KEY POINTS:
From all over the political spectrum, from business leaders to think-tank members and academics, the chorus of wailing swells. New Zealand's productivity is too low.
We're told we are in the OECD's relegation zone and the outlook is grim. The cry is "do something".
But what chance of success? Look at the evidence and you'd have to conclude that pigs have got a better chance of flying. Why so?
There are four very good reasons.
Take communications technology for a start. The miracle of absolute human connectivity via emails, mobiles and the net is supposed to mean we work faster and better. But we all know that's not right. It actually means we are constantly tempted by jokes, gossip, sports results and a myriad of other delights available via our screens.
And not only do we spend time reading all this stuff, but we spend some more time deciding what should be forwarded and to whom, and then discussing the best bits of what's just arrived on screen with those in our immediate vicinity.
And of course, the fact that others can access you 24-7, as they say, means that they do. Life becomes a series of interruptions. And given that attention spans are in general retreat, is it any wonder not a hell of a lot gets done?
Then we have the demands of bureaucracy - both government and corporate.
Forms must be filled, objectives met, surveys completed, reports made, reviews undertaken and PowerPoint lectures endured. Everything is to be measured - to meet the requirements of those who don't seem to have grasped that so much of what really is important can't be measured.
Half a century ago, Dr Laurence Peter, trying to fathom why incompetence was so widely in evidence throughout society, concluded it was because people were being promoted, progressively, to the point where they were not up to the job they were supposed to be doing - and remained there. It became known as the Peter Principle.
It still applies. And what's more the HR industry has refined the good doctor's work. Having brilliantly managed to have us all accepting as fact that anyone entering the workforce today can expect to have several different careers with umpteen different employers over their lifetime, it sets about facilitating the process - while clipping the ticket at each stage of course. We acquire some skills and knowledge and then join the nomadic hordes.
So what's the problem ? The problem is that just about everything is run by people who don't really know what they're doing - because they haven't been in the job long enough to properly get to grips with all its ins and outs.
If these impediments to productivity weren't enough, there's another problem - insidious, seldom recognised and just as damaging as the previous three.
It's the general decline in language skills. We still speak English (if increasingly overlaid with a Valley Girl patois) but we don't speak it very well.
We use a lot of "blunt" words - those whose meaning is indistinct - and we don't use them very well. More and more of us are unable to convey what we mean clearly and with precision. It's like trying to knit while wearing boxing gloves.

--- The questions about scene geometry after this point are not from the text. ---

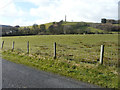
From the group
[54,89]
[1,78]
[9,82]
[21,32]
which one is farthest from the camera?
[21,32]

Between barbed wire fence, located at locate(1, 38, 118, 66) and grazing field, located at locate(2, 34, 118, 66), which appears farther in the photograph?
grazing field, located at locate(2, 34, 118, 66)

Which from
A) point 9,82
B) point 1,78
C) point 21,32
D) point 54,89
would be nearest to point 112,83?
point 54,89

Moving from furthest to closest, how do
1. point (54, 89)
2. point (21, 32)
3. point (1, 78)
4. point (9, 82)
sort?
1. point (21, 32)
2. point (1, 78)
3. point (9, 82)
4. point (54, 89)

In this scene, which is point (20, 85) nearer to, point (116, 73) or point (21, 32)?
point (116, 73)

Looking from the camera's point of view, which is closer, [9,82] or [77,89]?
[77,89]

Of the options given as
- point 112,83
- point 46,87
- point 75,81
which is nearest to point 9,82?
point 46,87

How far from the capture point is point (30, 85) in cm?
573

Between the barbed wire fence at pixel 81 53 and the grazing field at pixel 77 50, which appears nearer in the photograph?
the barbed wire fence at pixel 81 53

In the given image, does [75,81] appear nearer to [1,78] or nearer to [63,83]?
[63,83]

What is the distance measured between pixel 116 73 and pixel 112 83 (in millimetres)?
1704

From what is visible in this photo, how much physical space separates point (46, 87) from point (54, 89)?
395 mm

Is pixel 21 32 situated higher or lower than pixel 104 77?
higher

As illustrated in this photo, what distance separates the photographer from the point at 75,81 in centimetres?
634

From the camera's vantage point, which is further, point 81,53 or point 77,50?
point 77,50
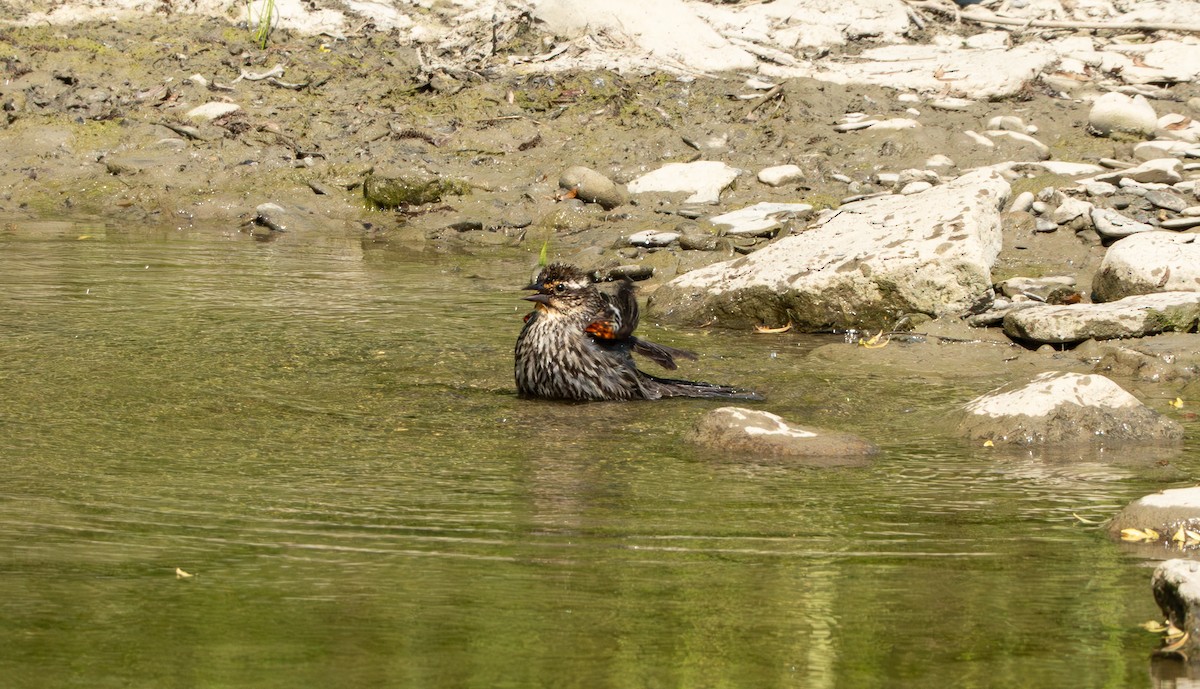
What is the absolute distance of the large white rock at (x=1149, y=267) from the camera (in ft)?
27.7

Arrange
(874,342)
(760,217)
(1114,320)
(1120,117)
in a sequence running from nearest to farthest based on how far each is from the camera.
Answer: (1114,320) < (874,342) < (760,217) < (1120,117)

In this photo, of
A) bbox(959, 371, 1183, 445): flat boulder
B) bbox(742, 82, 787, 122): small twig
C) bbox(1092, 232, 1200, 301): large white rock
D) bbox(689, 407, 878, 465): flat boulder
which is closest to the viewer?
bbox(689, 407, 878, 465): flat boulder

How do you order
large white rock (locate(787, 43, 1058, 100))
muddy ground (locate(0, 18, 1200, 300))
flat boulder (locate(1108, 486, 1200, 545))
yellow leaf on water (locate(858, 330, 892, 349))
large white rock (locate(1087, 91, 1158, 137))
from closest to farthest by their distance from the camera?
flat boulder (locate(1108, 486, 1200, 545)) → yellow leaf on water (locate(858, 330, 892, 349)) → muddy ground (locate(0, 18, 1200, 300)) → large white rock (locate(1087, 91, 1158, 137)) → large white rock (locate(787, 43, 1058, 100))

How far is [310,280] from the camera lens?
32.6 ft

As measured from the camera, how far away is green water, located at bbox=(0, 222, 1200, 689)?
10.7 ft

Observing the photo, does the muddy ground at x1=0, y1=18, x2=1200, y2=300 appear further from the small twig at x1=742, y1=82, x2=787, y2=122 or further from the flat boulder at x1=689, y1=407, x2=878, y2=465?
the flat boulder at x1=689, y1=407, x2=878, y2=465

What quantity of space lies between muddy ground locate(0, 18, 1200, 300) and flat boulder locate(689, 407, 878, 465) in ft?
18.6

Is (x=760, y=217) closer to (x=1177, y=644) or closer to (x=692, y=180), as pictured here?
(x=692, y=180)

Does it really matter? In this paint-by-numbers era, can't we get away with buzzwords, cliches and generalisations to "catch each other's drift"?
When verbal imprecision leads to confusion, misunderstanding and mistakes, of course it matters. And of course the process of tidying up the consequent mess leaves even less time for those involved to be productive.
As the election approaches, we can expected to hear the "p" word bandied about by those on the stump. They'll all tell us they recognise the nation needs to lift its game. But don't expect answers to the obstacles detailed above.
Meanwhile the armies of the partially competent, distracted by the temptations of illicit entertainment, hog-tied by external and internal bureaucracy and struggling with articulation, lead us into the future.
Don't look now, but is that the bottom of the aforementioned OECD table I can see?
* Neville Martin is a communications consultant and former Dairy Board spokesman.